Özgeçmiş gözden geçirilirken hastanın beslenme şeklinin de dikkate alınması önem taşır. Fakir ve iyi beslenmemiş hastaların hastalık, yaralanma ve ameliyata kötü cevap verdikleri gittikçe bütün dünyada kabul edilmektedir. Gerçekten de kanser gibi lezyonların beslenme durumu bozuk olan hastalarda daha şiddetli seyrettiğine dair bazı tesbitler vardır. Beslenme bozukluğu fizik muayenede kendini göstermeyebildiği için sorgulama ile meydana çıkarılmalıdır.
Akut beslenme yetersizlikleri, özellikle sıvı ve elektrolit kayıpları, ancak beslenmenin de dahil edildiği ve eksiksiz bir özgeçmiş sorgulaması ile ortaya çıkarılabilir. Meselâ düşük kan sodyumu, akut kayıptan ziyade diüretik kullanılmasına veya diyette sodyum kısıtlanmasına bağlanabilir. Bunun için kullanılan ilaçlar dikkatle kaydedilmeli ve gerekli yorum yapılmalıdır.

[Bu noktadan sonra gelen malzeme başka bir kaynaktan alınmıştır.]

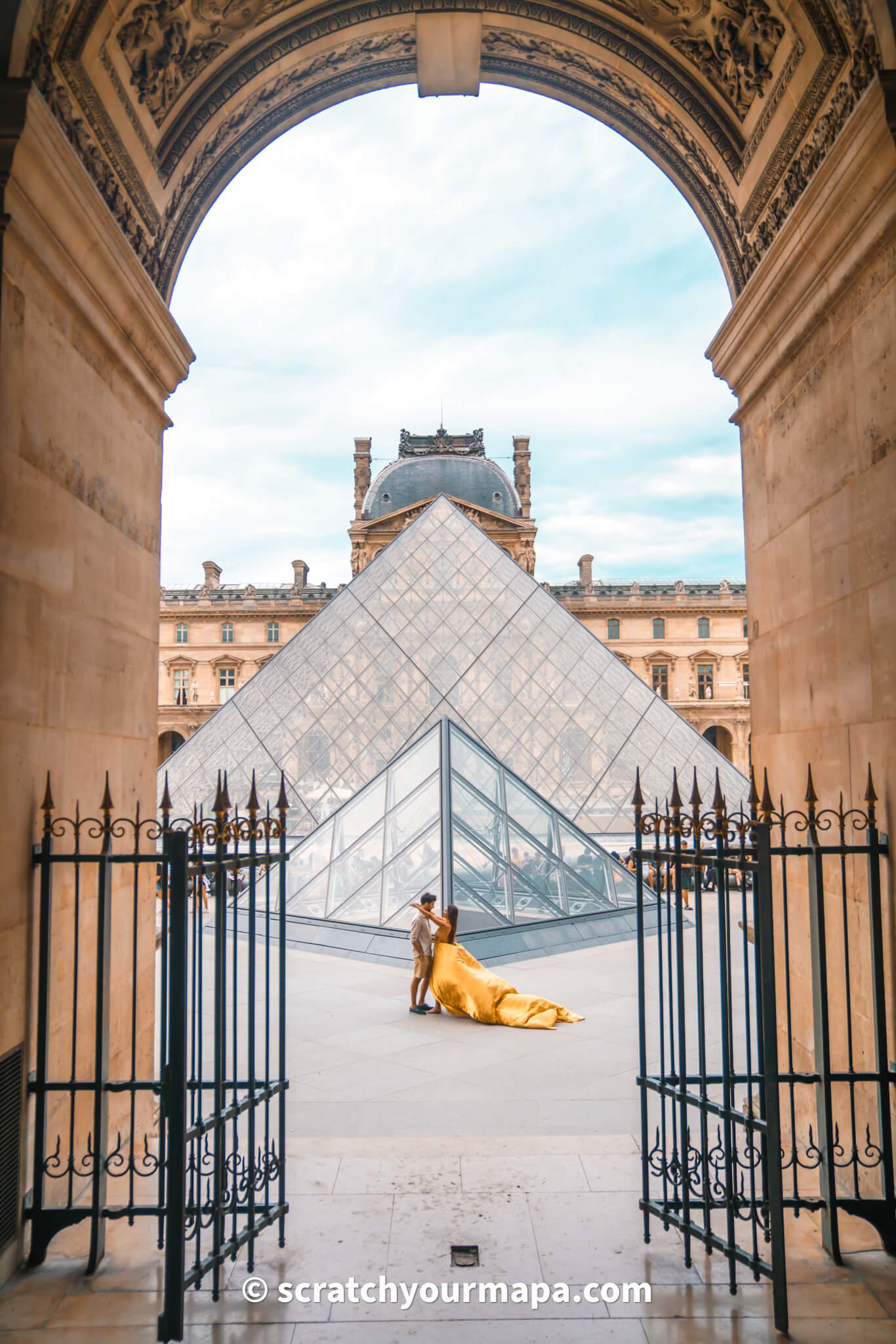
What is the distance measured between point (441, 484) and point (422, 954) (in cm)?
5059

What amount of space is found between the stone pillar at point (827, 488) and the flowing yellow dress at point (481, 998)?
2666 mm

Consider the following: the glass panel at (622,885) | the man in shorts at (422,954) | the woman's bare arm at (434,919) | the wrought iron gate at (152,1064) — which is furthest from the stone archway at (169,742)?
the wrought iron gate at (152,1064)

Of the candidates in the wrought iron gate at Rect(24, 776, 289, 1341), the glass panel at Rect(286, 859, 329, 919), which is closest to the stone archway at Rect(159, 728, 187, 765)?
the glass panel at Rect(286, 859, 329, 919)

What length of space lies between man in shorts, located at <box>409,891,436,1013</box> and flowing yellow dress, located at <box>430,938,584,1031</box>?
6cm

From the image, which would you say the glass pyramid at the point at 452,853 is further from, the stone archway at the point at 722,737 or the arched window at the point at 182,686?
the arched window at the point at 182,686

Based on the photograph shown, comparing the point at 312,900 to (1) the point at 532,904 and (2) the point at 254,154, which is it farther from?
(2) the point at 254,154

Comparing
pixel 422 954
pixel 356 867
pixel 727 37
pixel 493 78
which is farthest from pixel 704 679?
pixel 727 37

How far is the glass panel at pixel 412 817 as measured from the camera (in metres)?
10.9

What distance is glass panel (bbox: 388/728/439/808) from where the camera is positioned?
38.7 feet

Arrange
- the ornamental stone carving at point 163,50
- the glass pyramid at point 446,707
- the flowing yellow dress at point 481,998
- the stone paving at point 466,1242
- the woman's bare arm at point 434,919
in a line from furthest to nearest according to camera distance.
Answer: the glass pyramid at point 446,707
the woman's bare arm at point 434,919
the flowing yellow dress at point 481,998
the ornamental stone carving at point 163,50
the stone paving at point 466,1242

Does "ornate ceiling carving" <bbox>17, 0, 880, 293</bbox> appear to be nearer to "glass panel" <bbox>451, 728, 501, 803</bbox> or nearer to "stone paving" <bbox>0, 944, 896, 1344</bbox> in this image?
"stone paving" <bbox>0, 944, 896, 1344</bbox>

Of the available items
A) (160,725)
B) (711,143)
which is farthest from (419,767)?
(160,725)

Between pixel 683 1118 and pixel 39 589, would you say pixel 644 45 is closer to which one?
pixel 39 589

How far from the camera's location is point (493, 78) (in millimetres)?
5566
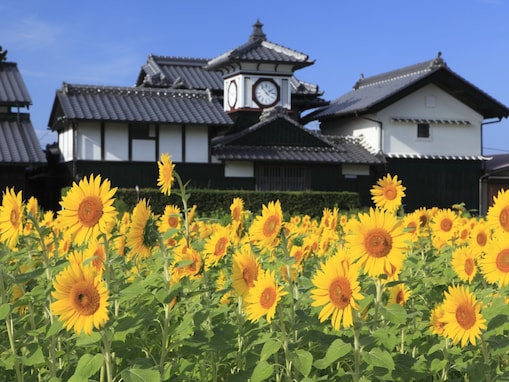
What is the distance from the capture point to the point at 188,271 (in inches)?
133

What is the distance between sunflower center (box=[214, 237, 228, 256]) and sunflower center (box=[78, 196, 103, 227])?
4.07ft

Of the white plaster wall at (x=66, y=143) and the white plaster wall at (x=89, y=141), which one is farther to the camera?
the white plaster wall at (x=66, y=143)

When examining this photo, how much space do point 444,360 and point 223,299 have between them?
1099 millimetres

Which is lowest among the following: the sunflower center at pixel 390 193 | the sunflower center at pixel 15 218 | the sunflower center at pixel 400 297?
the sunflower center at pixel 400 297

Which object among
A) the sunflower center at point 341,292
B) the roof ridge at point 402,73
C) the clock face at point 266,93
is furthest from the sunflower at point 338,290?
the roof ridge at point 402,73

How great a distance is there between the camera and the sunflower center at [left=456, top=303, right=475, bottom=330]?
2770 mm

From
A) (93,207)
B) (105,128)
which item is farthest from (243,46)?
(93,207)

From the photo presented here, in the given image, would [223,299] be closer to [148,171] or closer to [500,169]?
[148,171]

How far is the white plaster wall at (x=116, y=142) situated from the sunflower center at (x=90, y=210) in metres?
20.9

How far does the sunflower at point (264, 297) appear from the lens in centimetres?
262

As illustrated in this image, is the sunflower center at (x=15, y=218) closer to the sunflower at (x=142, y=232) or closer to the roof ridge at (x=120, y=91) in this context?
the sunflower at (x=142, y=232)

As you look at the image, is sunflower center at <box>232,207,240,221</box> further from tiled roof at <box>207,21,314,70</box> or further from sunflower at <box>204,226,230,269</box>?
tiled roof at <box>207,21,314,70</box>

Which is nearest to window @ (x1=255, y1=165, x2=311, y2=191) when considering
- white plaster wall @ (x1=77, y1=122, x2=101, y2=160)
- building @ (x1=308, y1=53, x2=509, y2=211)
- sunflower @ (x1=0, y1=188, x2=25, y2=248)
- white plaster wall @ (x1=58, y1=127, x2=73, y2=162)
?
building @ (x1=308, y1=53, x2=509, y2=211)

Kusma ve ishal şeklindeki bir akut kaybın ayrıntılı hikâyesi ve kayıpların tabiatı serum elektrolitlerinin muhtemelen hangi yönde değiştiğini anlamaya yardım eder. Böylece safra ihtiva etmeyen bir kusmuk çıkarmakta olan hastada muhtemelen selim ülserden ileri gelen bir pilor darlığı vardır ve hipokloremik alkalozis beklenir. İçinde özellikle önceden yenmiş ve değişikliğe uğramış besinlerin bulunduğu ve safra ihtiva etmeyen kronik kusmalar kronik bir tıkanmayı telkin eder ve burada kanser ihtimali göz önünde bulundurulmalıdır.
Cerrah için beslenme dengesinin üzerinde durulması esastır. Çoğu kez daha laboratuvar muayenelerinin sonucu alınmadan tedaviye başlamak mümkündür, çünkü sıvı ve elektrolit kaybının özel tabiatı ve derinliği ekseriya hikâye ve doktorun klinik tecrübesi ile anlaşılır. Laboratuvar sonuçları mümkün olduğu kadar çabuk alınmalıdır, fakat takriben tıkanmanın seviyesinin ve sindirim kanalındaki elektrolit yoğunluğunun bilinmesi hemen gerekli tedavinin başlatılması için yeterlidir.